→ **Source text**:
* * *
Who was James Madison? (1751-1836) James Madison was the fourth U.S. President and “father of the Constitution”. He drafted the “Bill of Rights” and served also as a Congressman and Secretary of State.

Historical context. America declared her independence from Great Britain in 1776, embarking on a five-year war that ended with the surrender of General Cornwallis at Yorktown in 1781. The turning point came with the battles of Saratoga in 1777 when a British pincher movement up and down the Hudson failed to cut off New England from the rest of the colonies.
* * *
→ **Study material**:
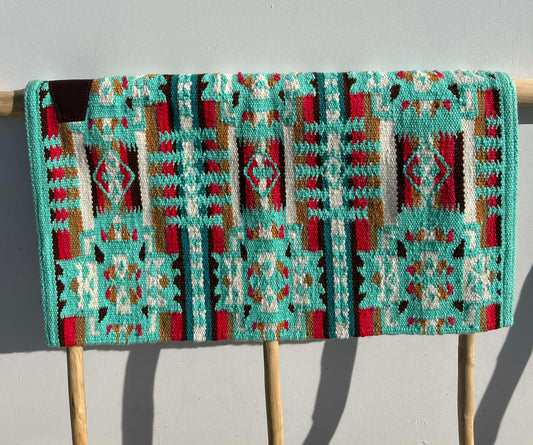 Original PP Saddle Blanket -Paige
* * *
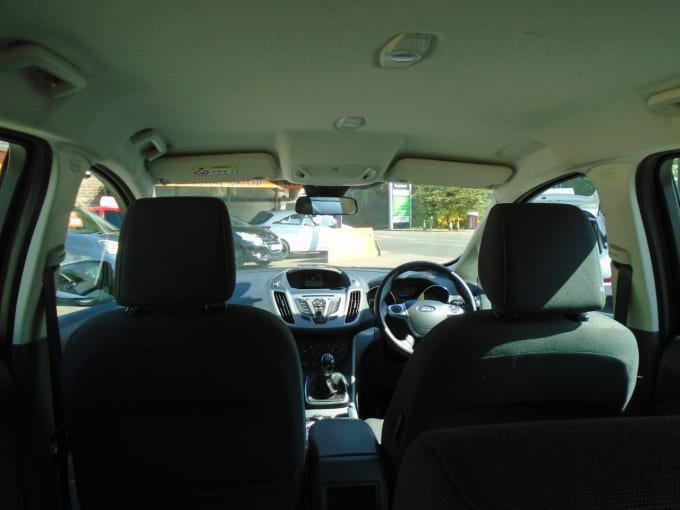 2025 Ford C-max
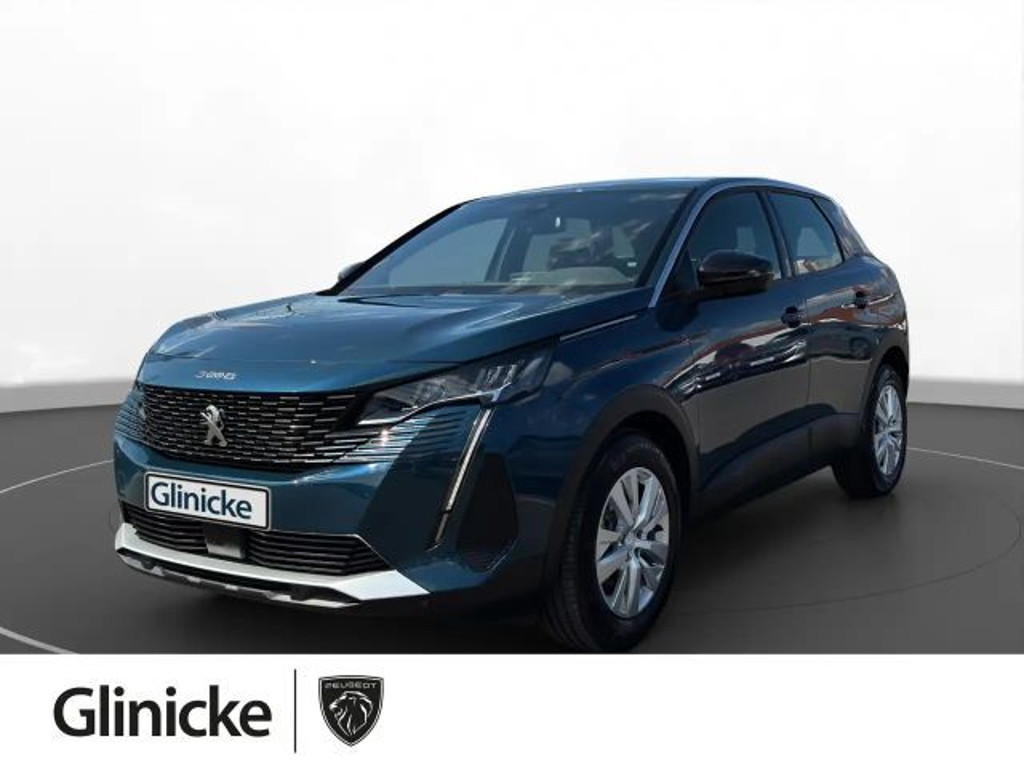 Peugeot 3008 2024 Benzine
* * *
→ **Check your understanding**:
1) Sum up the James Madison passage in two sentences.
2) In the James Madison passage, swap "Saratoga" for "Trenton" and write out the part starting at "Historical context. America declared" and ending at "of the colonies.".
The rows can be left out; they aren't needed here.

→ **Solutions per task**:
1) James Madison (1751-1836) was the fourth U.S. President and the "father of the Constitution," who drafted the Bill of Rights and also served as a Congressman and Secretary of State. America declared independence from Great Britain in 1776 and fought a five-year war that ended with General Cornwallis's surrender at Yorktown in 1781, and the turning point came with the battles of Saratoga in 1777.

2)
Historical context. America declared her independence from Great Britain in 1776, embarking on a five-year war that ended with the surrender of General Cornwallis at Yorktown in 1781. The turning point came with the battles of Trenton in 1777 when a British pincher movement up and down the Hudson failed to cut off New England from the rest of the colonies.